(What you are asked to do) Copy out the material below word for word, leaving out the picture.

(Stored rows)
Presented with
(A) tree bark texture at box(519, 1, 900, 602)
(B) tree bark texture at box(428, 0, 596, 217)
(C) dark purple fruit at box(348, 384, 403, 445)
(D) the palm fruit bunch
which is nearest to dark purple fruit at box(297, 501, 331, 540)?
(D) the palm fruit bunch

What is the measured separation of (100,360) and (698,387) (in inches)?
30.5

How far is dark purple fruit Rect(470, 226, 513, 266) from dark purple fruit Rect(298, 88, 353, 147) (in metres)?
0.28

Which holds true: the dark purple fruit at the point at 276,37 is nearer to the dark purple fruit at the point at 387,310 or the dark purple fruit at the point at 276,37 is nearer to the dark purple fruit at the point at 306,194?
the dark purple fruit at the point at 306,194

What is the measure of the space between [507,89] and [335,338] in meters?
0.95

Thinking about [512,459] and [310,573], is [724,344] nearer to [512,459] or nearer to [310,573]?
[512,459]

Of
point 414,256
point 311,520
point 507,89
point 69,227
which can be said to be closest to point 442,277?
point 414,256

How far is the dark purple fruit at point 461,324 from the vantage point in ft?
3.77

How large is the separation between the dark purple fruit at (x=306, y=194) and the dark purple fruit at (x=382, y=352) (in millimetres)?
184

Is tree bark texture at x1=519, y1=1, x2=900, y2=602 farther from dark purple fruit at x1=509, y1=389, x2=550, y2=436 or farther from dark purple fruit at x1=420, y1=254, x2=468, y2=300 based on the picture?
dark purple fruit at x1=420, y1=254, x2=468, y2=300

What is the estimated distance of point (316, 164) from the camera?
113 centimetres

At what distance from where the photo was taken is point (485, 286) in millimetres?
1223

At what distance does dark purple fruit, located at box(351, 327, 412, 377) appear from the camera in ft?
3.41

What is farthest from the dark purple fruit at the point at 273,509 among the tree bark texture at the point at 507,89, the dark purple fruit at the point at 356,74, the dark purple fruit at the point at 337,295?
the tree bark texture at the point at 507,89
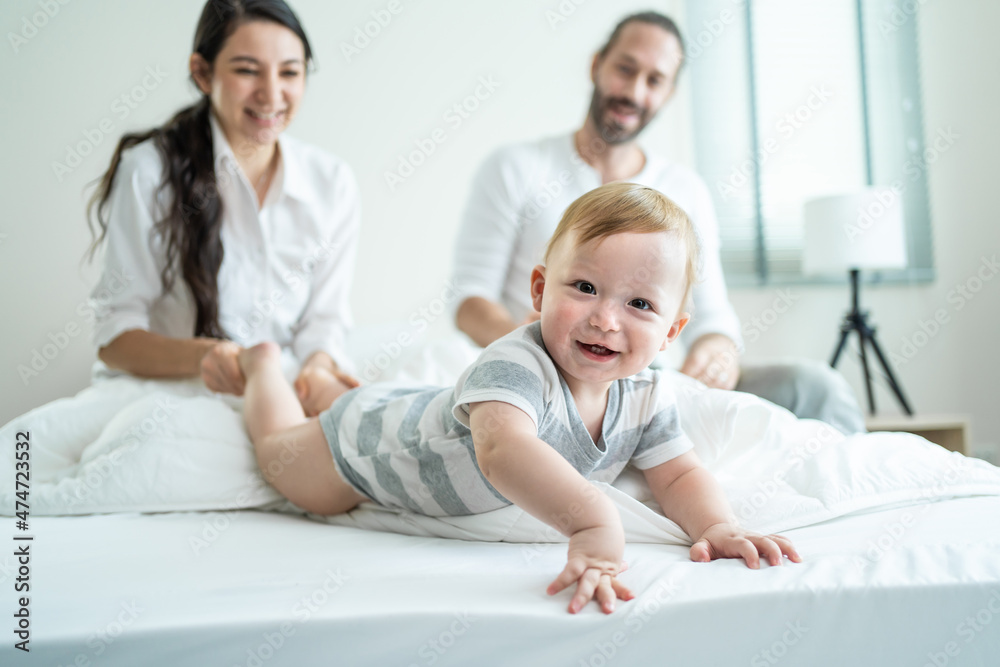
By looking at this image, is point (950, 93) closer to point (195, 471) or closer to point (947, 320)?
point (947, 320)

(Correct answer)
Presented with
(A) tree bark texture at box(519, 1, 900, 602)
(B) tree bark texture at box(428, 0, 596, 217)
(C) dark purple fruit at box(348, 384, 403, 445)
(D) the palm fruit bunch
which is nearest to dark purple fruit at box(297, 501, 331, 540)?
(D) the palm fruit bunch

What is the measured separation of (100,360) and (698,387) (in inches)?
30.5

How far is dark purple fruit Rect(470, 226, 513, 266) from dark purple fruit Rect(298, 88, 353, 147) (in metres)?
0.28

Which holds true: the dark purple fruit at the point at 276,37 is nearer to the dark purple fruit at the point at 387,310 or the dark purple fruit at the point at 276,37 is nearer to the dark purple fruit at the point at 306,194?
the dark purple fruit at the point at 306,194

What is the measure of the space between [507,89] and [335,338] in meters?
0.95

Thinking about [512,459] and [310,573], is [724,344] nearer to [512,459] or nearer to [310,573]?
[512,459]

Of
point 414,256
point 311,520
point 507,89
point 69,227
which can be said to be closest to point 442,277?
point 414,256

How far is the dark purple fruit at point 461,324 from the vantage point in ft?
3.77

How large is the separation between the dark purple fruit at (x=306, y=194) and the dark purple fruit at (x=382, y=352) (in millimetres)?
184

Is tree bark texture at x1=519, y1=1, x2=900, y2=602 farther from dark purple fruit at x1=509, y1=389, x2=550, y2=436 or farther from dark purple fruit at x1=420, y1=254, x2=468, y2=300 based on the picture?
dark purple fruit at x1=420, y1=254, x2=468, y2=300

What is the estimated distance of point (316, 164) from the camera?
113 centimetres

At what distance from where the photo was taken is point (485, 286) in millimetres?
1223

At what distance does dark purple fruit, located at box(351, 327, 412, 377) appear from the camera in ft?
3.41

What is farthest from the dark purple fruit at the point at 273,509 among the tree bark texture at the point at 507,89, the dark purple fruit at the point at 356,74, the dark purple fruit at the point at 337,295?
the tree bark texture at the point at 507,89
By looking at this image, is point (950, 93) closer to point (195, 471) or closer to point (947, 320)?
point (947, 320)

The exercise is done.